━━━ SOURCE EXTRACT
Sunday, June 15, 2025

Father's day gift...

 


My prayer:

Amazing Father. Happy Father's Day to the ultimate Father of all humanity. The Father of the universe. You are our Father. What can I possibly offer a Father who created everything? My love is yours. My gratitude is yours. My worship is yours. My life is yours. Everything I have and everything I am God, I give to you, now and forever.

What God Said Tonight:

Sweet daughter. These nights, these times together where you take time to listen. That is what you give me. That is what I love. 

I love that you are open to hear my voice. I love that you seek me to guide you in this life. I love that my children are hearing me and my voice again, in a way that has not been seen in the past. 

We have some more time together here on earth but a day will come where there is no distance. A time where you and I will live together in the new Kingdom, the new Earth and the new Heaven. In those times, we will have all the time in the world to do nothing more than love each other and to love others. It will be a time of great joy and peace. there will be no death. There will be no sorrow. 

My only sorrow in it is that not all of my children will be there. Some will choose another way. And while I know that is how it must be, it breaks my heart. I want to give them every chance. That's the only thing that would keep me from bringing the new Heaven and earth right now. 

I love you daughter. Thank you for your worship and your sacrifice. But your true gift is your love and your time to hear with open ears. Go and be blessed today and forever.

Sunday, June 8, 2025

The mortar...

 


My prayer:

Great and awesome God. I cannot think of a thing to talk to you about tonight. I love you, that is always true. I would love to listen to you tonight and not fill the space with my words.

What God Said Tonight:

The stuff that fills in between the rocks. The mortar. The thing that does not have much beauty in itself but holds everything else together. That is what being a servant leader is about. 

Remember your calling. Remember my charge to you. Love them no matter what. 

I have a purpose on your life and that is not finished yet. I love you now and forever my sweet child. Let that love be the thing that keeps you moving forward.

Sunday, June 1, 2025

Jump...

 


My prayer:

Amazing Father. I am so grateful for today, this week, and your continuing presence and guidance in my life. I do not know what changes next week will bring. I am guessing quite a few changes, but whatever they are, I have complete confidence that you will lead me through them. 

Each day you give me greater confidence in you and better understanding of who I am. You are amazing and I am excited to see what we do next.
━━━━━━
━━━ DATA LISTING
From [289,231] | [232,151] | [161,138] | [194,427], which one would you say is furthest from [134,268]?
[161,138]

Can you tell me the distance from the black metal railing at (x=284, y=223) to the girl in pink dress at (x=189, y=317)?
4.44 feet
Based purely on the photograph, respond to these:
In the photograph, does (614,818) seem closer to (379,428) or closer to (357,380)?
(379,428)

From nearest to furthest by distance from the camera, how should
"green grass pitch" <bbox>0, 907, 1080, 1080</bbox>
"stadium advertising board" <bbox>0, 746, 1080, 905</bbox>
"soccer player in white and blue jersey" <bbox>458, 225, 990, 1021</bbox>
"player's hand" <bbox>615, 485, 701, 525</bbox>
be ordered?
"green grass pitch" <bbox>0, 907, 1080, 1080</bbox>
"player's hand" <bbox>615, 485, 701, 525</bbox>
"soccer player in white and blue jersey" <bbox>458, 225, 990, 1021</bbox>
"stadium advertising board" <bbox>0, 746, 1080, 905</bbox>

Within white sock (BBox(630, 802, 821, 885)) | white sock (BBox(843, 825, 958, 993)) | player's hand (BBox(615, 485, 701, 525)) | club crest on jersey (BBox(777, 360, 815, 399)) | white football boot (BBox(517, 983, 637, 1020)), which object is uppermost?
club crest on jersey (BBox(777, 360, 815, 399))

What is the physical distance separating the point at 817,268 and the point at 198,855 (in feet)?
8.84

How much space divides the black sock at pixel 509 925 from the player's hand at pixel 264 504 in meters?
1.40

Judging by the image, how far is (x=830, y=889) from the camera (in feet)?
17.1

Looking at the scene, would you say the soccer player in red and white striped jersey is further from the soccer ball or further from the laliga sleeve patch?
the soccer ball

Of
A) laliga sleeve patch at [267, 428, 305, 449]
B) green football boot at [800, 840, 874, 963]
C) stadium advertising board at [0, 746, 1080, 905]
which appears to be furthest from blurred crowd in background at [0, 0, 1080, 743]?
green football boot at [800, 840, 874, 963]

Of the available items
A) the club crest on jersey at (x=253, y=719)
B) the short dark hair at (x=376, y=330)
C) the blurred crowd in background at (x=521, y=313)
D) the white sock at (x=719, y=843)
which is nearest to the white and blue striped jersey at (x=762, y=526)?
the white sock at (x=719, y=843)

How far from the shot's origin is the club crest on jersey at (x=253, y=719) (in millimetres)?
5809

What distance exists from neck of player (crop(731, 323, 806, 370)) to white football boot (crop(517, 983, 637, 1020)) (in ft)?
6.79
━━━━━━
[DIRECTIONS]:
**A.** Print the passage of the prayer journal starting at "I have a purpose" and ending at "you moving forward.".
**B.** In the prayer journal's June 8, 2025 entry, what is the stuff that fills in between the rocks called?

[SOLUTION LIST]:
**A.**
I have a purpose on your life and that is not finished yet. I love you now and forever my sweet child. Let that love be the thing that keeps you moving forward.

**B.** The mortar.